Anonymous wrote:I would send a June/July girl on time. Not an August/September girl.
Anonymous wrote:I wish people would stop this nonsense of holding kids who are old enough for school unless there is a significant academic reason to do it. My kid graduated from HS with kids who were 16 months older than he was. These kids really should have been in the grade ahead. It wasn't a problem in HS but it was an issue in elementary school.
Anonymous wrote:
This very thoughtful. Thank you.
Family history might give a hint on whether the girl will develop on the earlier side or not.
Anonymous wrote:Depends on the kid.
Girls need to fit in. It is their biggest social need in K-12 and it becomes more and more critical as they age. It is also better for girls, socially, to be on the late end of the spectrum for physical development than the early end. Whatever benefit your girl gains from being taller/bigger than other girls in school will go away if/when she is the first to go through puberty because you don't want to be the first to go through puberty. You also don't want to be the very last, but it's better to be the last than the first. Ideally you want to be in the middle.
So I would only hold back if she was very physically immature and holding back might get her more in the middle of the pack. If she was physically more developed, I definitely wouldn't hold back. And even if she was physically immature, I probably still wouldn't hold her back if she was also academically advanced, because if you take a kid who is already ahead of peers academically and then old them back a year, you create an academic outlier whose advanced skills will always be blamed on the redshirting and that's an awkward position to be in. I'd just let her be the small but smart kid because that's its own kind of middle ground.
This is also the thinking I'd use for boys, but I know a lot of people like the idea of redshirting a boy specifically to make him an outlier on the taller/bigger/academically advanced front. But I think girls get punished more for being outliers so I'd be very, very cautious about doing that for a girl. Most girls just want to be in the middle of the pack.
I agree that it's an individual decision, but you can't tell at age 4 when a girl will go through puberty.
Anonymous wrote:Depends on the kid.
Girls need to fit in. It is their biggest social need in K-12 and it becomes more and more critical as they age. It is also better for girls, socially, to be on the late end of the spectrum for physical development than the early end. Whatever benefit your girl gains from being taller/bigger than other girls in school will go away if/when she is the first to go through puberty because you don't want to be the first to go through puberty. You also don't want to be the very last, but it's better to be the last than the first. Ideally you want to be in the middle.
So I would only hold back if she was very physically immature and holding back might get her more in the middle of the pack. If she was physically more developed, I definitely wouldn't hold back. And even if she was physically immature, I probably still wouldn't hold her back if she was also academically advanced, because if you take a kid who is already ahead of peers academically and then old them back a year, you create an academic outlier whose advanced skills will always be blamed on the redshirting and that's an awkward position to be in.

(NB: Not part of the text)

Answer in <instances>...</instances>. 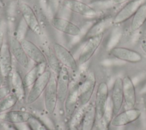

I'd just let her be the small but smart kid because that's its own kind of middle ground.
This is also the thinking I'd use for boys, but I know a lot of people like the idea of redshirting a boy specifically to make him an outlier on the taller/bigger/academically advanced front. But I think girls get punished more for being outliers so I'd be very, very cautious about doing that for a girl. Most girls just want to be in the middle of the pack.